Homogenization of plasmonic crystals: Seeking the epsilon-near-zero effect

TL;DR

This paper develops a homogenized model for plasmonic crystals with 2D conducting sheets, enabling analysis of epsilon-near-zero effects and guiding the design of advanced optical materials.

Contribution

It introduces a homogenization approach for Maxwell's equations in plasmonic structures with 2D materials, incorporating surface conductivity and edge effects.

Findings

Derived a homogenized Maxwell's system for plasmonic crystals.

Highlighted the importance of vector-valued corrector fields in microscopic modes.

Provided a foundation for computational design of optical responses.

Abstract

By using an asymptotic analysis and numerical simulations, we derive and investigate a system of homogenized Maxwell's equations for conducting material sheets that are periodically arranged and embedded in a heterogeneous and anisotropic dielectric host.

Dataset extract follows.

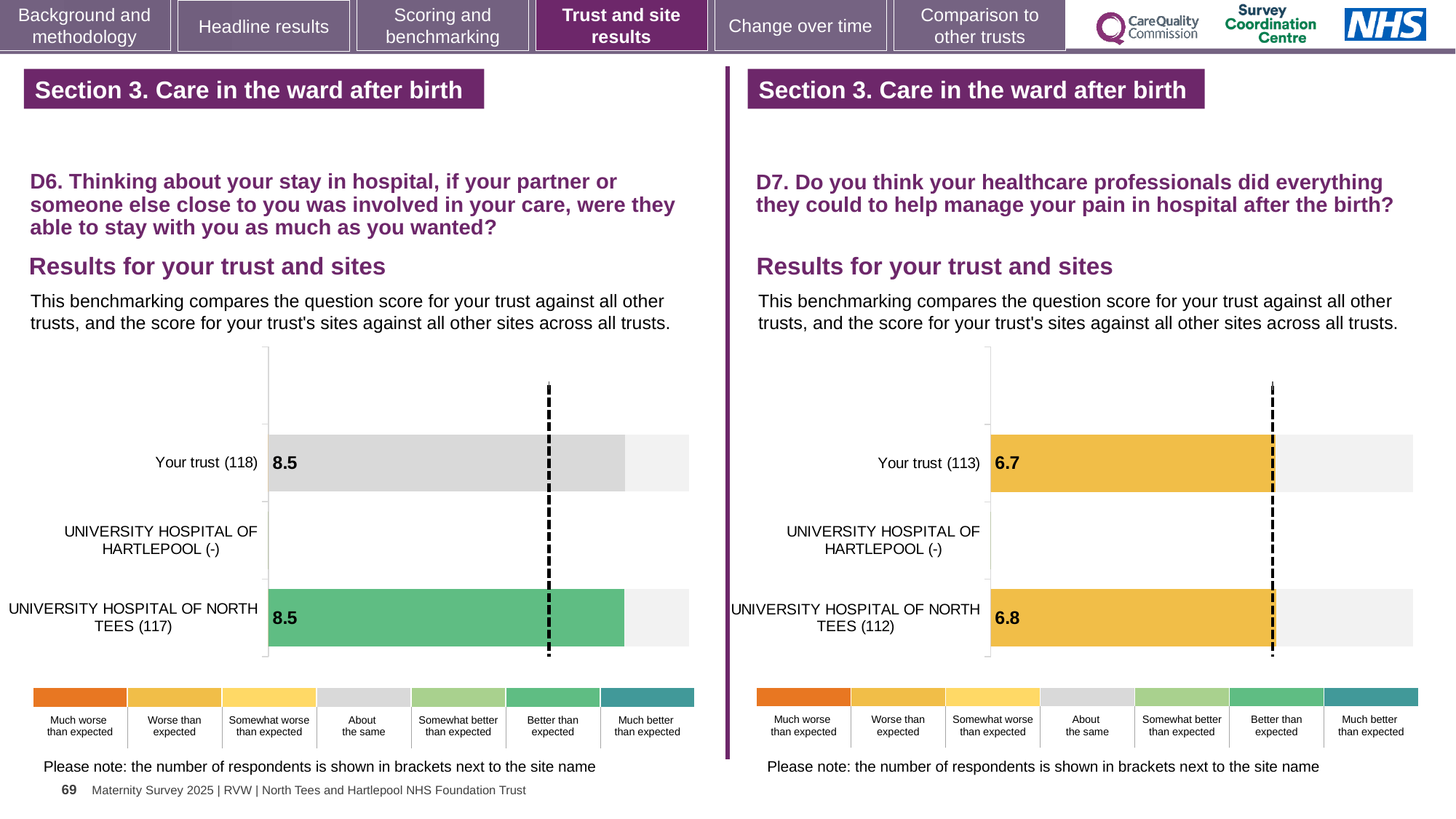
In the D7 chart on the right, what colour are the bars for Your trust and UNIVERSITY HOSPITAL OF NORTH TEES? Yellow/orange In the D7 chart on the right, what is the difference between the score for UNIVERSITY HOSPITAL OF NORTH TEES and the score for Your trust? 0.1 In the D7 chart on the right, what is the score for Your trust (113)? 6.7 In the D6 chart on the left, which category has no bar shown? UNIVERSITY HOSPITAL OF HARTLEPOOL (-) In the D6 chart on the left, is the score for Your trust the same as the score for UNIVERSITY HOSPITAL OF NORTH TEES? Yes In the D7 chart on the right, what is the score for UNIVERSITY HOSPITAL OF NORTH TEES (112)? 6.8 How many respondents are shown in brackets for Your trust in the D7 chart on the right? 113 In the D7 chart on the right, which has the higher score: Your trust or UNIVERSITY HOSPITAL OF NORTH TEES? UNIVERSITY HOSPITAL OF NORTH TEES What type of chart is used for the D7 results on the right? Bar chart In the D6 chart on the left, what is the score for UNIVERSITY HOSPITAL OF NORTH TEES (117)? 8.5 In the D6 chart on the left, what is the score for Your trust (118)? 8.5 How many categories (rows) are listed on the y axis of the D6 chart on the left? 3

This structure is motivated by the need to design plasmonic crystals that enable the propagation of electromagnetic waves with no phase delay (epsilon-near-zero effect). Our microscopic model incorporates the surface conductivity of the two-dimensional (2D) material of each sheet and a corresponding line charge density through a line conductivity along possible edges of the sheets. Our analysis generalizes averaging principles inherent in previous Bloch-wave approaches. We investigate physical implications of our findings. In particular, we emphasize the role of the vector-valued corrector field, which expresses microscopic modes of surface waves on the 2D material. We demonstrate how our homogenization procedure may set the foundation for computational investigations of: effective optical responses of reasonably general geometries, and complicated design problems in the plasmonics of 2D materials.